Бредем по этой тропинке. Зябко. Под короткую кожаную курточку проскальзывает легкий холодный ветерок. Трогает лицо. Приятно играет с распушенными волосами.

Стоит красивый октябрь — хрустящий, прозрачный. Бреду, машинально подбивая носками сапог сухую листву. Люблю этот звук — шепот осени. Я почти забываю, что за мной следует Граф.

— Вы когда-нибудь испытывали нечто похожее на то, что испытывает Глеб к Ксении?

— Нет, — признаюсь я, не принимая в расчет, что одна правда автоматически открывают другую, о которой я рассказывать не собираюсь.

Граф тотчас же пользуется моей оплошностью.

— Но при этом вы очень ярко и правдоподобно описываете его состояние, — мы подходим к развилке, я оборачиваюсь — и Граф жестом предлагает следовать налево — туда, где на деревянном крыльце кафе, над вывеской «Набережная, 13», покачивается одинокий желтый фонарь. В такт его движения то удлиняются, то укорачиваются тени кресла-качалки со стопкой полосатых пледов, фигурных перил, листьев виноградной лозы, ползущей по стенам.
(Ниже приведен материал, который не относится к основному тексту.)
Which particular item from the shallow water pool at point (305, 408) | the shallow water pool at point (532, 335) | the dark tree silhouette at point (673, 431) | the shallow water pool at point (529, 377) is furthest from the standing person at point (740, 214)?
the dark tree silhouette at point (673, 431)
«Набережная, 13» — название одной из книг Графа. Герой его романа снимал комнату на втором этаже одноименного кафе. Как-то за кружкой пива хозяин заведения проговорился, что на каждом столике установил прослушивающие устройства — вмонтировал в подсвечники — чтобы знать мнение посетителей о его блюдах. Герой оказался не промах и смекнул, что таким образом можно выведывать информацию не только о еде. Так он оказался в центре крупнейшего коррупционного скандала… После этой книги Графу пришлось на два года уехать из страны. Он даже фамилии в романе не удосужился поменять — только пару букв.
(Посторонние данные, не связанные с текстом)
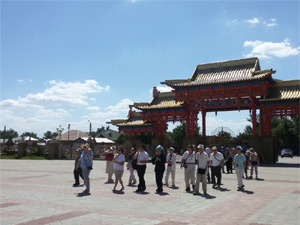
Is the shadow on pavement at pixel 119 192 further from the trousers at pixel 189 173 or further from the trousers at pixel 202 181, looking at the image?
the trousers at pixel 202 181

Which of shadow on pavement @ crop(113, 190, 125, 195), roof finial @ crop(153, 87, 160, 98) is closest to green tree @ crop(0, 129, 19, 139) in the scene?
roof finial @ crop(153, 87, 160, 98)

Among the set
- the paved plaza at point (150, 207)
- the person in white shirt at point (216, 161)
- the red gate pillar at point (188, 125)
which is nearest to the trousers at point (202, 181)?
the paved plaza at point (150, 207)

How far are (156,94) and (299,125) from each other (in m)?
37.1

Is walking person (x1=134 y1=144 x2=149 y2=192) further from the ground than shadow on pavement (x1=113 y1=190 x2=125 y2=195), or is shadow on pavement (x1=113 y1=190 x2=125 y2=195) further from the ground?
walking person (x1=134 y1=144 x2=149 y2=192)

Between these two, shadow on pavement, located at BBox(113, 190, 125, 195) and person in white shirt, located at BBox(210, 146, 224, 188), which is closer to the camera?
shadow on pavement, located at BBox(113, 190, 125, 195)

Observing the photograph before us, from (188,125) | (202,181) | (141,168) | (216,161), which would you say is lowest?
Answer: (202,181)

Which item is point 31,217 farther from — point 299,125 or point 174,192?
point 299,125

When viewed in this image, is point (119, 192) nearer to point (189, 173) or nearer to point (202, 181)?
point (189, 173)

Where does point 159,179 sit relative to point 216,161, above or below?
below

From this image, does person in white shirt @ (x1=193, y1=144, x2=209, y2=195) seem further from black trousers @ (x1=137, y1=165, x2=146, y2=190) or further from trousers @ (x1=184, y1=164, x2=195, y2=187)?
black trousers @ (x1=137, y1=165, x2=146, y2=190)

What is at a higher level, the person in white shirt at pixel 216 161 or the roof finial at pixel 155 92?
the roof finial at pixel 155 92

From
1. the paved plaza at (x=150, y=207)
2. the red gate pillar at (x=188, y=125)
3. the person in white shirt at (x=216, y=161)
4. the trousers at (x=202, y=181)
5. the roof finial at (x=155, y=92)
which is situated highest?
the roof finial at (x=155, y=92)

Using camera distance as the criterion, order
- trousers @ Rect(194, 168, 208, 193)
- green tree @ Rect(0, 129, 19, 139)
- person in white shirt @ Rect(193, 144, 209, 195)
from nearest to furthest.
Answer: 1. trousers @ Rect(194, 168, 208, 193)
2. person in white shirt @ Rect(193, 144, 209, 195)
3. green tree @ Rect(0, 129, 19, 139)

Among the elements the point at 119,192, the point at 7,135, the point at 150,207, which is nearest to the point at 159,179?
the point at 119,192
— …Если не личный опыт вам помогает, значит, вы от кого-то эту историю услышали. От кого же? — не унимается Граф.

Я набираю в легкие воздух, чтобы выдать очередную порцию обмана, но Граф прикладывает палец к губам — словно не сам только что задал вопрос.
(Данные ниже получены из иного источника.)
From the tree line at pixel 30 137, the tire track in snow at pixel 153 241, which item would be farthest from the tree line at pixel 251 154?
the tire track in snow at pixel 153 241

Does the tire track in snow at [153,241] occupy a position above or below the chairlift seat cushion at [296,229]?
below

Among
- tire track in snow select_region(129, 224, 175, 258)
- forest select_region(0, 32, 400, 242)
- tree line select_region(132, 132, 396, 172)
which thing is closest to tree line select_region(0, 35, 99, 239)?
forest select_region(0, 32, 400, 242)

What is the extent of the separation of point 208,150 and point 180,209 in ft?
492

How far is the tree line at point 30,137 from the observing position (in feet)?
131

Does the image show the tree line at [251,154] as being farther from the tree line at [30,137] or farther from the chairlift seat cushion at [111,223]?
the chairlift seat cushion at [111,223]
— Не портите момент, — и распахивает передо мной дверь кафе.

В кафе очень уютно. Никакого глянца и богемной роскоши коттеджа Графа. С десяток столиков на пару тарелок — больше не поместится — расставлены в порядке, логика которого, наверное, понятна только хозяевам. Но у каждого места есть что-то особенное, какой-то бонус. Столик у входа, за перегородкой, почти скрыт от глаз — можно уединиться (правда, сейчас мы — единственные посетители). Тот, что слева, — ближе всего к камину. Есть центральный столик — для тех, кто любит привлекать внимание. Столик с диванчиком. Столик у книжного шкафчика. Граф выбирает места у окошка.

— Хозяева кафе не в обиде, что вы испачкали название их заведения в скандале?

— Обида? — искренне удивляется Граф, галантно пододвигая мне стул. — После выхода книги количество посетителей увеличилось вчетверо.

— Не заметно, что это место пользуется популярностью, — роняю я, не стесняясь подошедшей официантки, — молодой, приятной девушки — слишком бодрой для двух часов ночи.

Граф бросает на официантку взгляд — мол, простите мою спутницу, она не ведает, что творит, — и передает мне меню.

— Потому что сейчас кафе официально закрыто. Его открыли для нас по моей просьбе… Вы голодны?

— Нет, — в меню я даже не заглядываю.

— Для моей спутницы — жульен с курицей… — Граф поднимет ладонь, предотвращая мой протест, — и двойную порцию американо. Мне — эспрессо. И бутылочку Кьянти Классико.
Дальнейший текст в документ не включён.